5. Kontra indikasi seksio sesarea Mengenai kontra indikasi, perlu diketahui bahwa seksio sesaria dilakukan baik untuk kepentingan ibu maupun untuk kepentingan anak, oleh sebab itu, seksio sesarea tidak dilakukan kecuali dalam keadaan terpaksa. Seksio sesaria tidak boleh dilakukan pada kasus kasus seperti di bawah ini : Anak sudah mati dalam kandungan. Dalam hal ini, dokter menilai apabila denyut jantung anak sudah tidak ada, ibu sudah tidak merasakan adanya gerakan anak dan pencitraan ultrasonografi ( USG ), atau Doppler, dan tidak ada lagi tanda tanda kehidupan dari anak tersebut. 1. Jika anak terlalu kecil untuk mampu hidup diluar rahim ibu. 2. Jika anak dikandungan ibu terbukti cacat, misalnya kepala anak besar (hydrocepalus), atau anak tanpa kepala (anencepalus). 3. Terjadi infeksi dalam kehamilan (Oxorn, 2001). B. Anestesi Ada beberapa anestesi atau penghilang rasa sakit yang bisa dipilih untuk operasi caesar, baik spinal maupun general. Pada anestesi spinal atau epidural yang lebih umum digunakan, sang ibu tetap sadar kala operasi. Anestesi general bekerja secara jau lebih cepat, dan mungkin diberikan jika diperlukan proses persalinan yang cepat (Gallagher, C.M, 2004). a. Anestesi general Anestesi general biasanya diberikan jika anestesi spinal atau epidural tidak mungkin diberikan, baik karena alasan teknis maupun karena dianggap tidak aman. Pada prosedur pemberian anestesi ini akan menghirup oksigen melalui masker wajah
selama tiga sampai empat menit sebelum obat diberikan melalui penetesan intravena. Dalam waktu 20 sampai 30 detik, maka pasien akan terlelap. Saat pasien tidak sadar, akan disisipkan sebuah selang ke dalam tenggorokkan pasien untuk membantu pasien bernafas dan mencegah muntah. Jika digunakan anestesi total, pasien akan dimonitor secara konstan oleh seorang ahli anestesi. Dan biasanya pasangan tidak boleh mendampingi pasien kala persalinan dengan anestesi general. b. Anestesi spinal Dalam operasi sesarea elektif, pasien diberi penawaran untuk menggunakan spinal anestesi.
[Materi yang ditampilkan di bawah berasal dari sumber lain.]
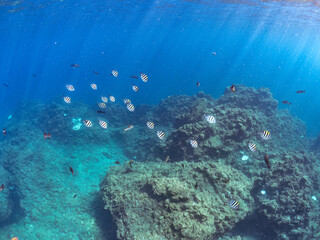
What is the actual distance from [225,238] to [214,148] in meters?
3.75

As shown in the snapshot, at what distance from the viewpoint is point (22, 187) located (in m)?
11.4

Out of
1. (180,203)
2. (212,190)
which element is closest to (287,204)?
(212,190)

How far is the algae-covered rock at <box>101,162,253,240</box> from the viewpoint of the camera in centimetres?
556

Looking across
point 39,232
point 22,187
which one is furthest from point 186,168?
point 22,187

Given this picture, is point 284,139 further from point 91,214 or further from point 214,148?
point 91,214

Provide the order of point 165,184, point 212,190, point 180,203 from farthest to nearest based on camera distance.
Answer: point 212,190 < point 165,184 < point 180,203

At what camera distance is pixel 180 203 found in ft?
19.2

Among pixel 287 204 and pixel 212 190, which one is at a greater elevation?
pixel 287 204

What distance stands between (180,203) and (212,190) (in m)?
1.65

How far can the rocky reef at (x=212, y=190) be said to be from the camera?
5781mm

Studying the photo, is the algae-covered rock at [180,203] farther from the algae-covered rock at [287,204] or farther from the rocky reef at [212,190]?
the algae-covered rock at [287,204]

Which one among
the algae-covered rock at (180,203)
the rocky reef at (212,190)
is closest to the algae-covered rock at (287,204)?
the rocky reef at (212,190)

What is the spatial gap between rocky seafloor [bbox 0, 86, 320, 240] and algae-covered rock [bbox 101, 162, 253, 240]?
0.03 m

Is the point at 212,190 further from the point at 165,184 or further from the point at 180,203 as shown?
the point at 165,184
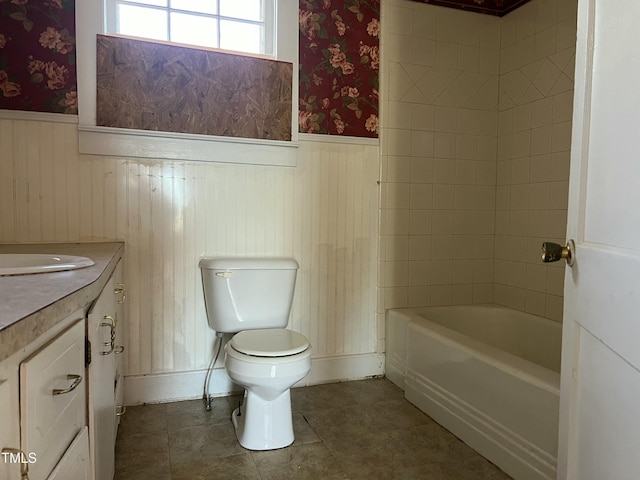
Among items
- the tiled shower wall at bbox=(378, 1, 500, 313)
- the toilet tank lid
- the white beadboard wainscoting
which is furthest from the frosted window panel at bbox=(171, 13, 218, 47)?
the toilet tank lid

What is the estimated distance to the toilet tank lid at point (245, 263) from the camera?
6.86 feet

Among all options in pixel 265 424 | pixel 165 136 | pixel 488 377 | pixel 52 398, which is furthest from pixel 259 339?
pixel 52 398

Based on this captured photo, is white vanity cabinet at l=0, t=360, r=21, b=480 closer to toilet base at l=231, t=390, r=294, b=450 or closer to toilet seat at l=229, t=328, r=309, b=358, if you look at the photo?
toilet seat at l=229, t=328, r=309, b=358

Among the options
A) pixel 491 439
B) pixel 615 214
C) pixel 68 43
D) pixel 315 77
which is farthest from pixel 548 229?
pixel 68 43

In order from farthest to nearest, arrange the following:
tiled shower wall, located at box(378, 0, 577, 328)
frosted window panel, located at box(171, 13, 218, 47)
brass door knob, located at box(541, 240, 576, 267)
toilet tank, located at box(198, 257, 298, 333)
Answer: tiled shower wall, located at box(378, 0, 577, 328), frosted window panel, located at box(171, 13, 218, 47), toilet tank, located at box(198, 257, 298, 333), brass door knob, located at box(541, 240, 576, 267)

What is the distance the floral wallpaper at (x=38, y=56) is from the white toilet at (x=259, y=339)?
0.99 meters

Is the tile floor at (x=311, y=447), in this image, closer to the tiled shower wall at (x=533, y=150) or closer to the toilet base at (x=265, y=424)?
the toilet base at (x=265, y=424)

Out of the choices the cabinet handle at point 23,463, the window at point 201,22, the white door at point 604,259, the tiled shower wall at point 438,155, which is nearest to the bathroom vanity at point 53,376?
the cabinet handle at point 23,463

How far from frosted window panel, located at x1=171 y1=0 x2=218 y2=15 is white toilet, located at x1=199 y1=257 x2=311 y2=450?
1.24 m

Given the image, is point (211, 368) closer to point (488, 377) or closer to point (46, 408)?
point (488, 377)

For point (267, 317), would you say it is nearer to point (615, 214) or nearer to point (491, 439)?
point (491, 439)

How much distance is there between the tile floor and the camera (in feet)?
5.49

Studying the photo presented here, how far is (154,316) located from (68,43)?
1.31m

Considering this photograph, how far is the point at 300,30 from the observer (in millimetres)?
2348
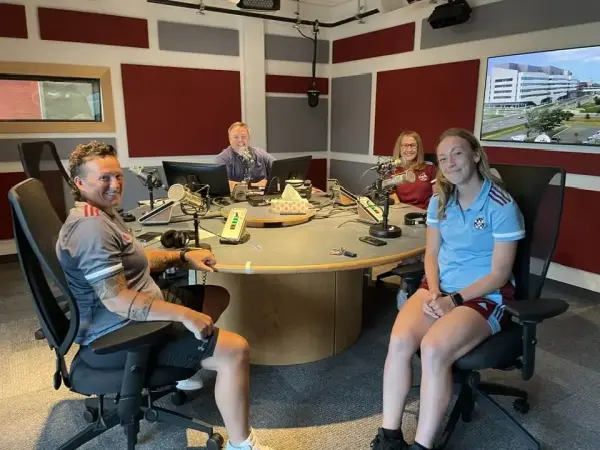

Kedua pilihan itu dapat membuat pertengahan ke bawah tubuh pasien mati rasa, tetapi pasien akan tetap terjaga dan menyadari apa yang sedang terjadi. Hal ini berarti pasien bisa merasakan kelahiran bayi tanpa merasakan sakit, dan pasangan juga bisa mendampingi untuk memberikan dorongan dan semangat. c. Anestesi epidural Mengurangi rasa sakit selama stadium I dan II dari proses persalinan atau selama seksio sesarea. 1) Kontra Indikasi a) Ditolak oleh pasien b) Adanya infeksi pada tempat penyuntikan. c) Perdarahan uterus. d) Pengobatan anticoagulant. e) Kegemukan f) Hypovolemi, shock atau anemi berat. g) Adanya penyakit spinal cord atau sakit di belakang.
2) Keuntungan epidural lumbar, di atas rute caudal a) Dosis obat anastesi dikurangi sampai 50%, sehingga resiko keracunan dan kelebihan dosis dapat diturunkan. b) Oleh karena anomaly, dengan pendekatan caudal, kegagalan blok dapat dikurangi 20%. c) Jarang terjadinya tertembusnya rectum ibu ke dalam fetus bila dicoba blok caudal. d) Resiko infeksi pada ibu sedikit lumbar epidural disbanding dengna caudal blok. c. Komplikasi komplikasi yang mungkin terjadi Komplikasi yang umum terjadi saat anestesi spinal adalah turunnya tekanan darah. Beberapa wanita merasakan sakit kepala yang parah setelah operasi sesarea dengan anestesi spinal, sementara ada pula yang merasakan sakit pada daerah punggung. Anestesi general mungkin membuat pasien merasa pusing ; kerongkongan terasa kering dan sakit. Selain itu, pasien mungkin juga akan mengalami rasa mual yang hebat dan muntah. Jika obat bius yang diberikan mengandung morfin, mungkin akan merasa gatal di sekujur tubuh. Efek efek samping itu dapat hilang dalam waktu 24 sampai 48 jam setelah persalinan (Gallagher, C.M, 2004).